We’re also really interested in disseminating our findings more broadly. CORE partners with Medicaid managed care entities in Oregon and the Oregon Health Authority and those are really important audiences for this research.

Do you have any final thoughts to share about the work that you're doing or about where you'd like to see this program go from here? 

We're really excited to be able to speak to system-level changes, rather than being individual-focused. Through our background research, we noticed that much of the research around disparities in mammography stops at identifying and documenting the disparity. Or it focuses on individual aspects like gaps in knowledge or perceptions that sometimes lead us to think about individual-focused interventions. We’re excited about the opportunity to look further upstream and think about what can be done at the system level to improve the experiences people have with healthcare–so that they are actually wanting to do their preventative screenings!

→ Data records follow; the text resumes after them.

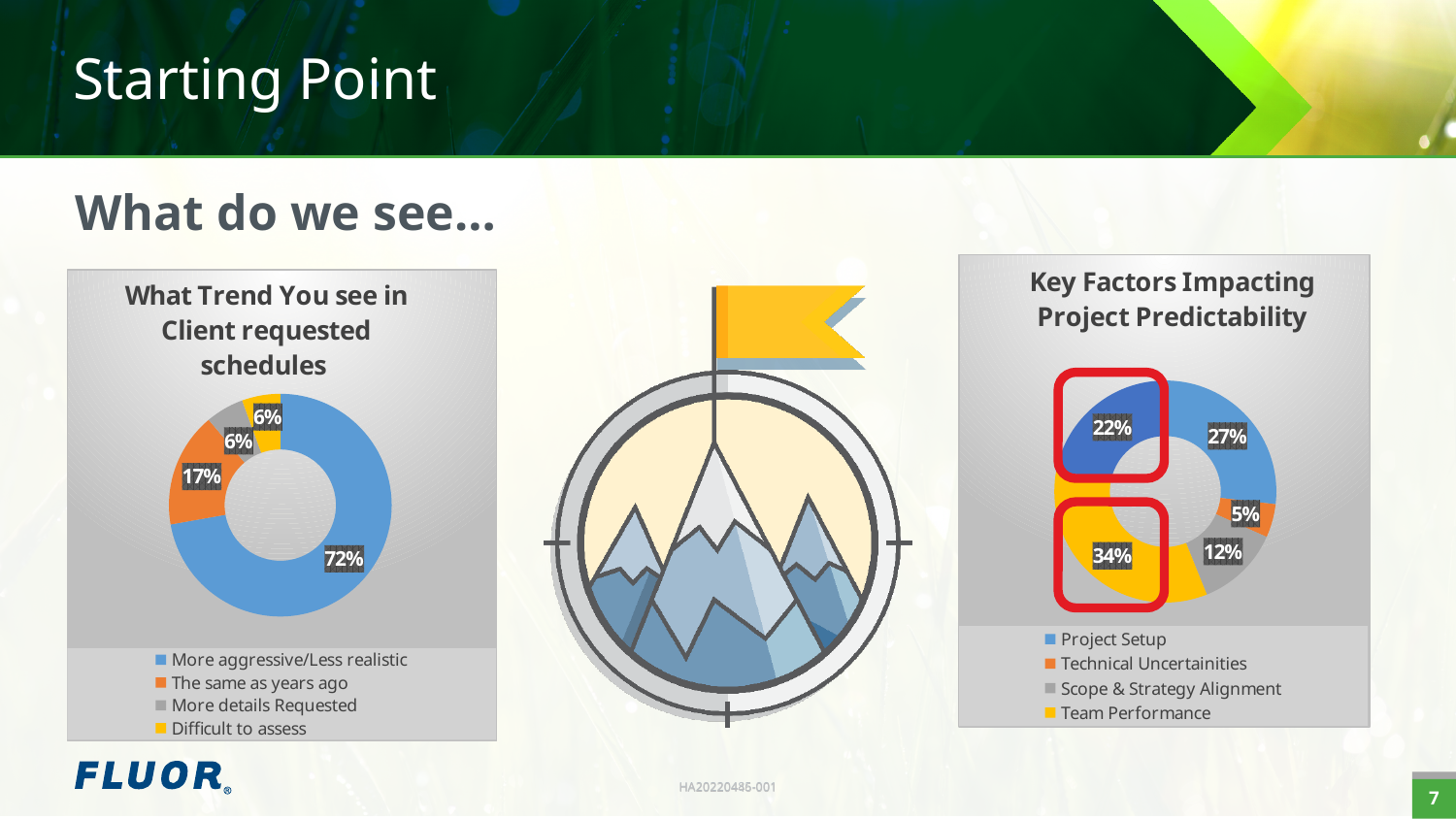
In the chart titled 'What Trend You see in Client requested schedules', what percentage is shown for 'More aggressive/Less realistic'? 72% In the chart titled 'What Trend You see in Client requested schedules', how many categories does the legend list? 4 In the chart titled 'Key Factors Impacting Project Predictability', what percentage is shown for 'Team Performance'? 34% In the chart titled 'Key Factors Impacting Project Predictability', what percentage is shown for 'Project Setup'? 27% In the chart titled 'What Trend You see in Client requested schedules', what is the difference in percentage points between 'More aggressive/Less realistic' and 'The same as years ago'? 55 percentage points In the chart titled 'Key Factors Impacting Project Predictability', how many entries does the legend list? 4 In the chart titled 'Key Factors Impacting Project Predictability', what percentage is shown for 'Scope & Strategy Alignment'? 12% In the chart titled 'Key Factors Impacting Project Predictability', which is larger: 'Project Setup' or 'Team Performance'? Team Performance In the chart titled 'What Trend You see in Client requested schedules', which category has the largest share? More aggressive/Less realistic In the chart titled 'What Trend You see in Client requested schedules', what percentage is shown for 'The same as years ago'? 17% What type of chart is the chart titled 'What Trend You see in Client requested schedules'? Doughnut (pie) chart In the chart titled 'Key Factors Impacting Project Predictability', which legend category has the smallest share? Technical Uncertainities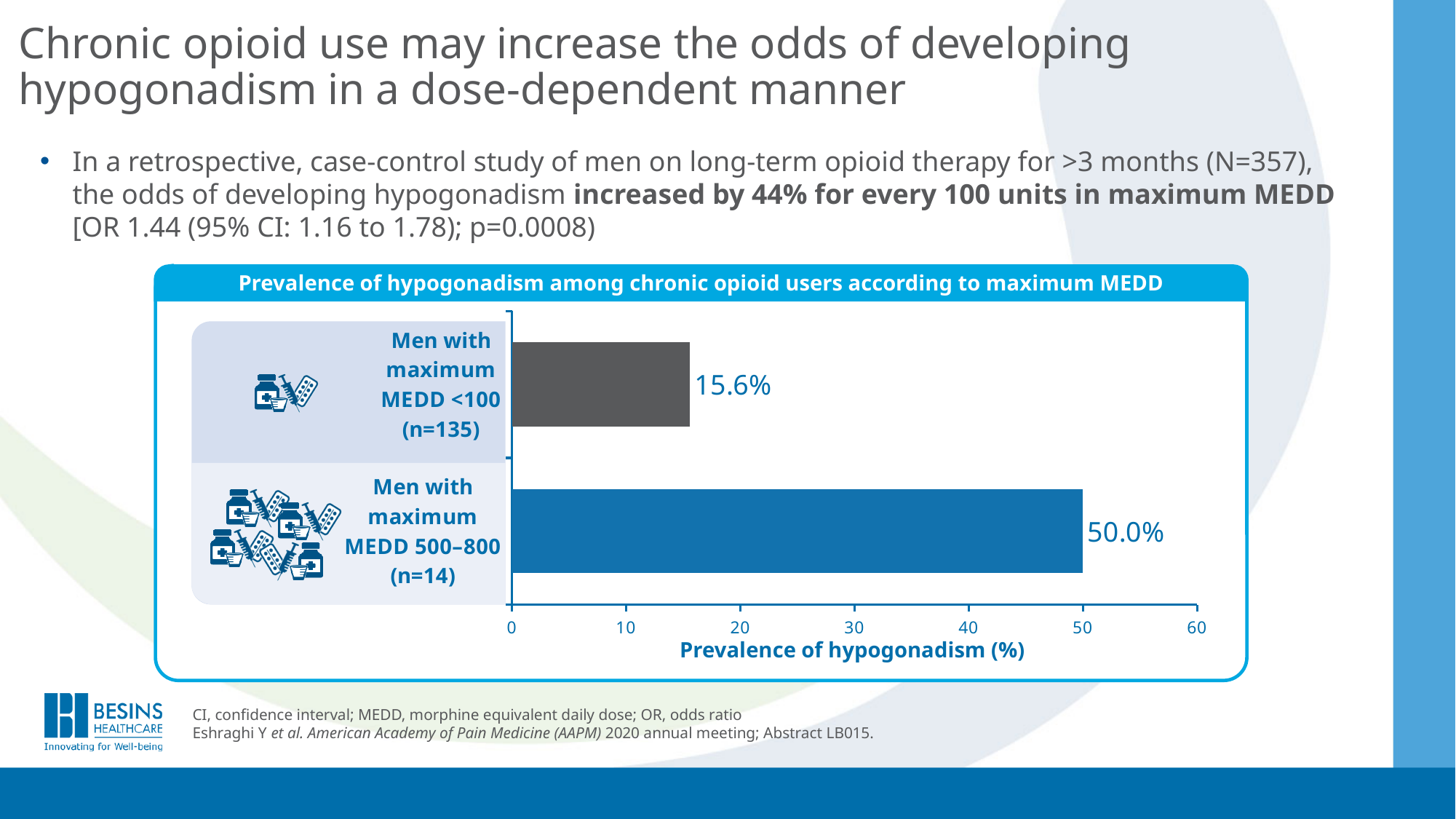
What is the sample size (n) of the group with maximum MEDD 500–800? n=14 How many groups are shown in the chart? 2 Is the prevalence of hypogonadism higher for men with maximum MEDD <100 or for men with maximum MEDD 500–800? Men with maximum MEDD 500–800 What is the prevalence of hypogonadism for men with maximum MEDD <100? 15.6% What is the label of the x axis of the chart? Prevalence of hypogonadism (%) Which group has the higher prevalence of hypogonadism? Men with maximum MEDD 500–800 What is the prevalence of hypogonadism for men with maximum MEDD 500–800? 50.0% Is the prevalence of hypogonadism for men with maximum MEDD <100 greater or less than 20? less What is the difference in prevalence of hypogonadism between the MEDD 500–800 group and the MEDD <100 group? 34.4% Which group has the lower prevalence of hypogonadism? Men with maximum MEDD <100 What kind of chart is shown on the slide? Bar chart What is the title of the chart? Prevalence of hypogonadism among chronic opioid users according to maximum MEDD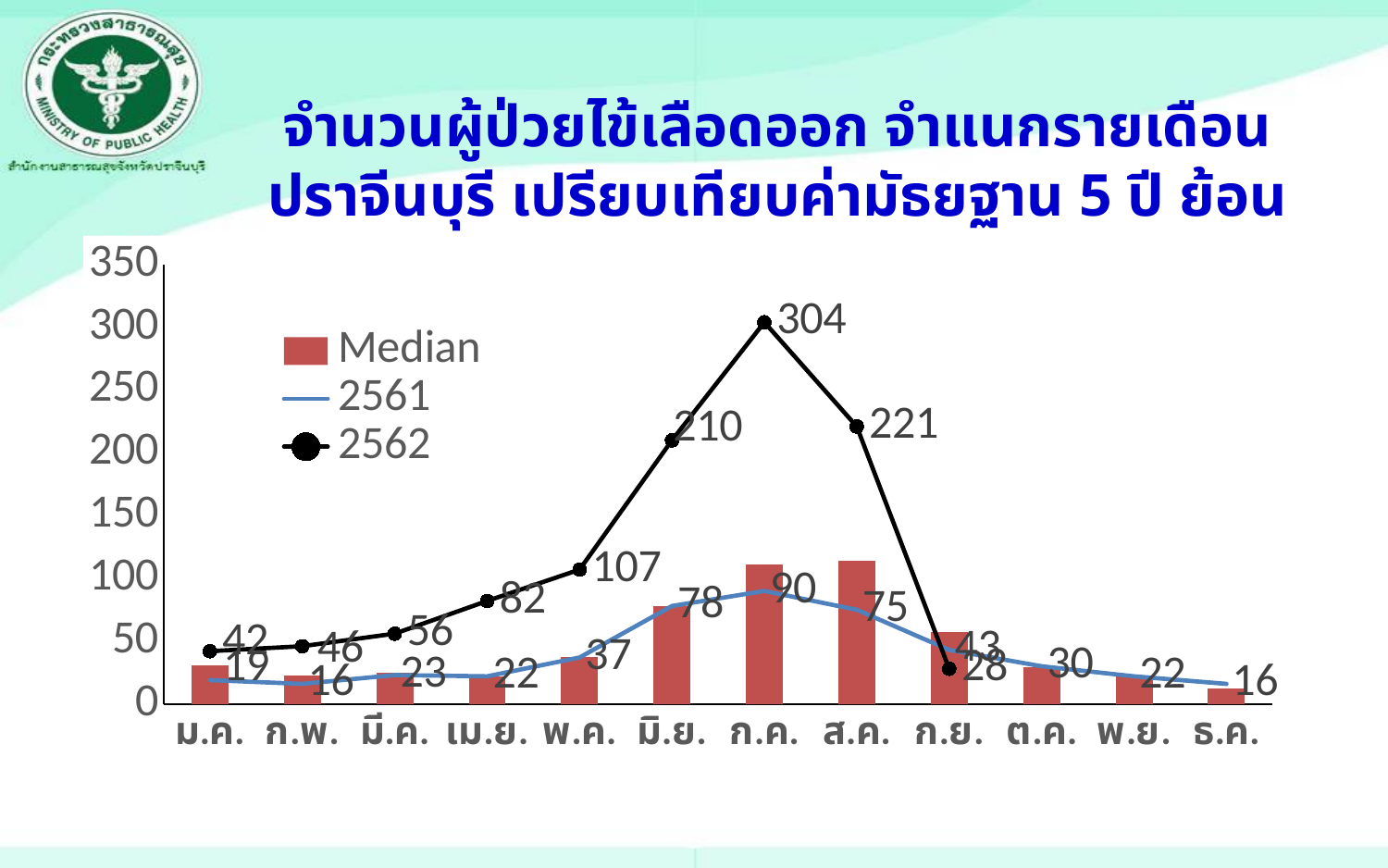
What kind of chart is shown on the slide? Combined bar and line chart Is the Median bar for ส.ค. greater or less than 50? greater What is the value of the 2561 series in ธ.ค.? 16 What is the value of the 2562 series in ก.ค.? 304 In มิ.ย., which series has the larger value, 2561 or 2562? 2562 What is the value of the 2561 series in ก.ค.? 90 Does the 2562 series rise or fall from ม.ค. to ก.ค.? rise How many months are shown on the x axis? 12 What is the value of the 2562 series in ก.ย.? 28 How many series does the legend list? 3 In which month does the 2562 series reach its highest value? ก.ค. What is the difference between the 2562 values in ก.ค. and ส.ค.? 83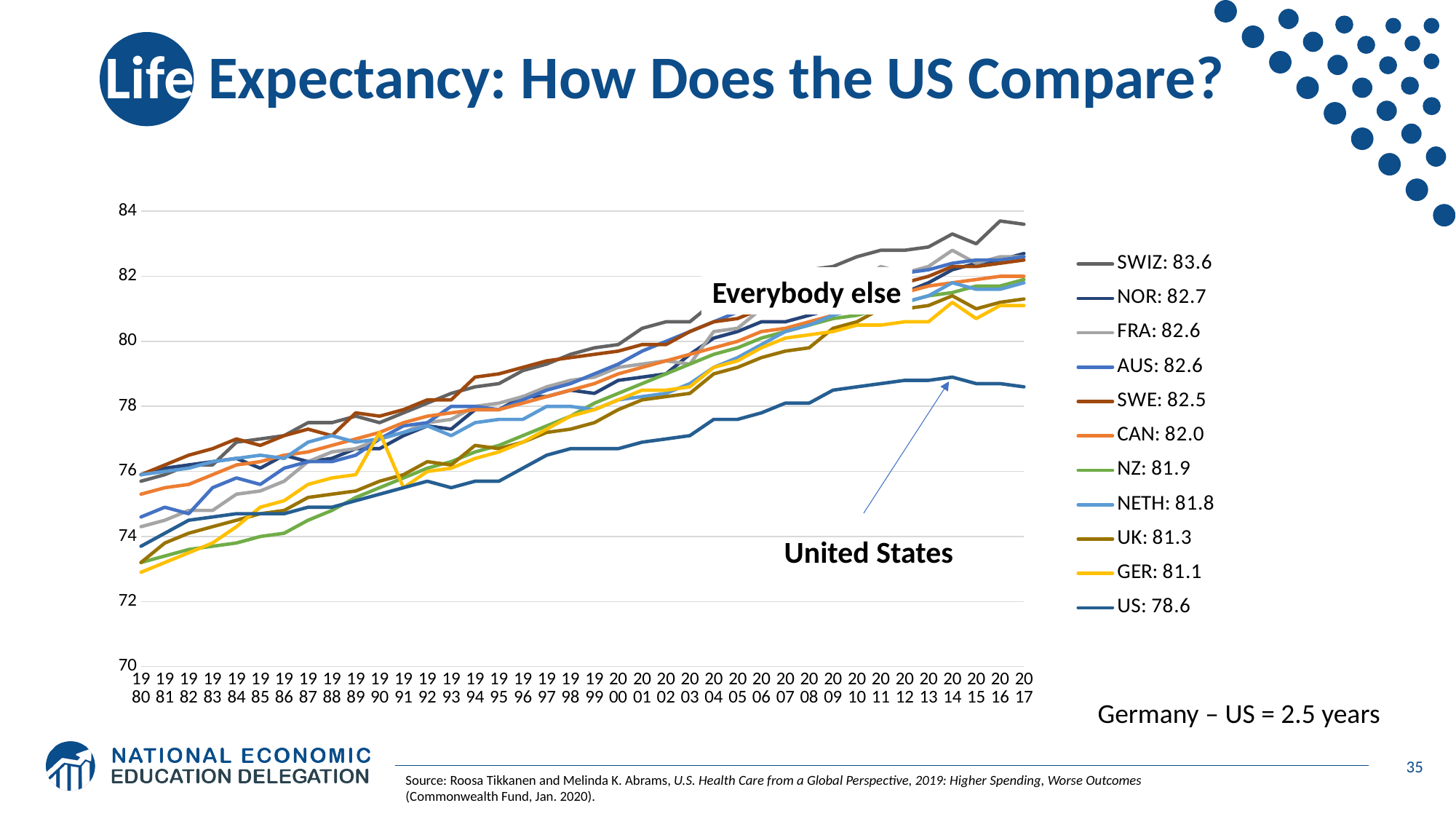
What value does the legend give for GER? 81.1 Which country has the lowest life expectancy value in the legend? US Which country has the highest life expectancy value in the legend? SWIZ Is the US value in 2000 greater or less than 78? less What is the 2017 life expectancy value shown for SWIZ in the legend? 83.6 Do the life expectancy lines generally rise or fall from 1980 to 2017? Rise What is the difference between the SWIZ value and the US value shown in the legend? 5.0 What type of chart is shown on the slide? Line chart Which has a higher legend value, NOR or CAN? NOR According to the text below the legend, what is the gap between Germany and the US? 2.5 years How many series does the legend list? 11 What is the life expectancy value shown for the US in the legend? 78.6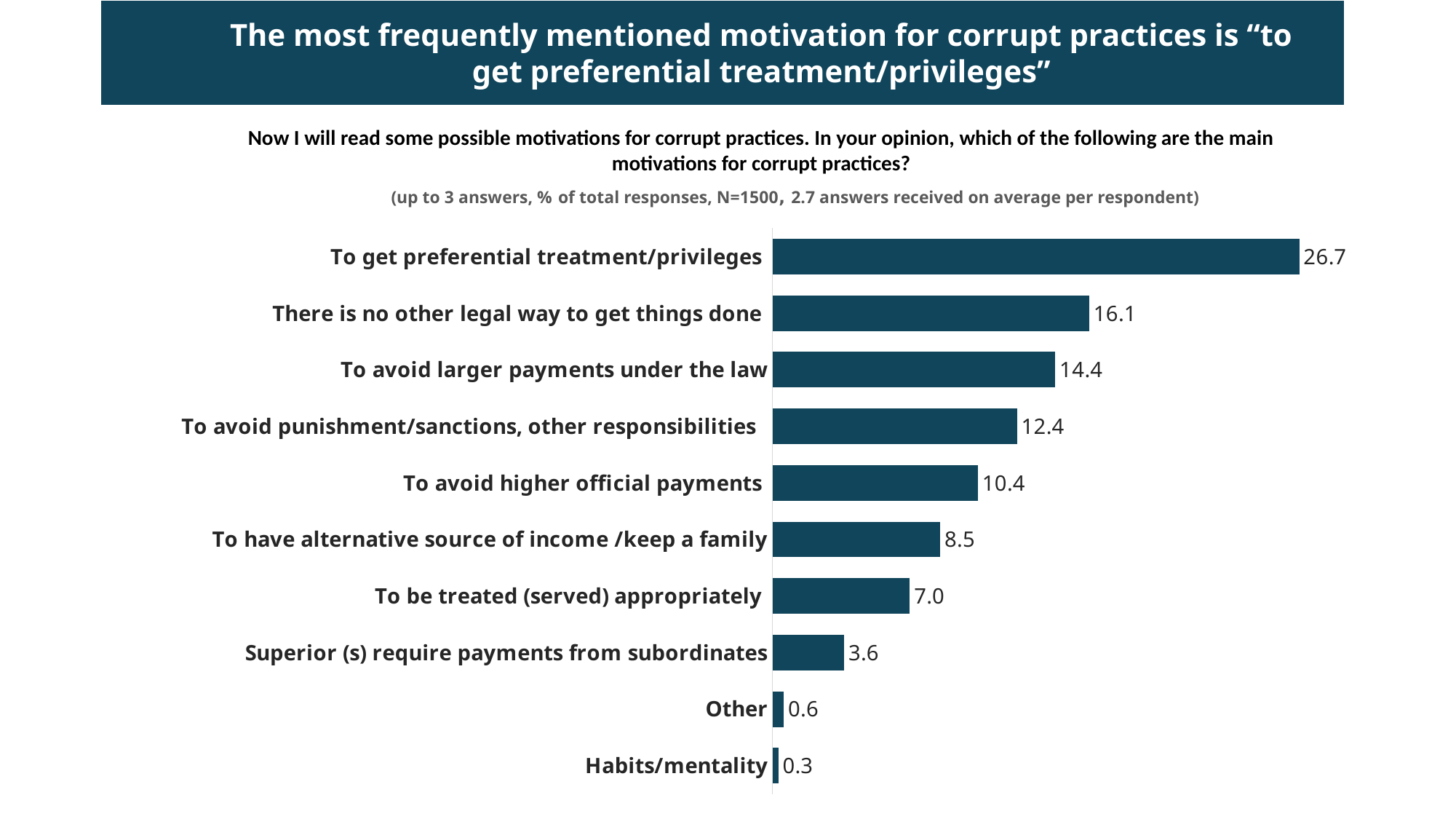
What is the sample size (N) stated in the chart subtitle? N=1500 How many categories are shown in the chart? 10 What is the value for "To get preferential treatment/privileges"? 26.7 Which category has the lowest value? Habits/mentality What kind of chart is shown on the slide? Bar chart What is the value for "To avoid higher official payments"? 10.4 Which category has the highest value? To get preferential treatment/privileges Which is larger: the value for "To have alternative source of income /keep a family" or the value for "To be treated (served) appropriately"? To have alternative source of income /keep a family What is the value for "Superior (s) require payments from subordinates"? 3.6 What is the value for "Other"? 0.6 What is the difference between the values for "To avoid larger payments under the law" and "To avoid punishment/sanctions, other responsibilities"? 2.0 What is the difference between the values for "To get preferential treatment/privileges" and "There is no other legal way to get things done"? 10.6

We’re excited about the opportunity to look further upstream and think about what can be done at the system level to improve the experiences people have with healthcare.

You end on a really good point that it doesn't really matter if we make people aware that resources are available if they get to the system and the system doesn’t serve them in the way they need to be served. And that documenting disparities isn’t enough if we’re not doing anything about them. And doing something about them requires systemic changes, not just individual-level changes.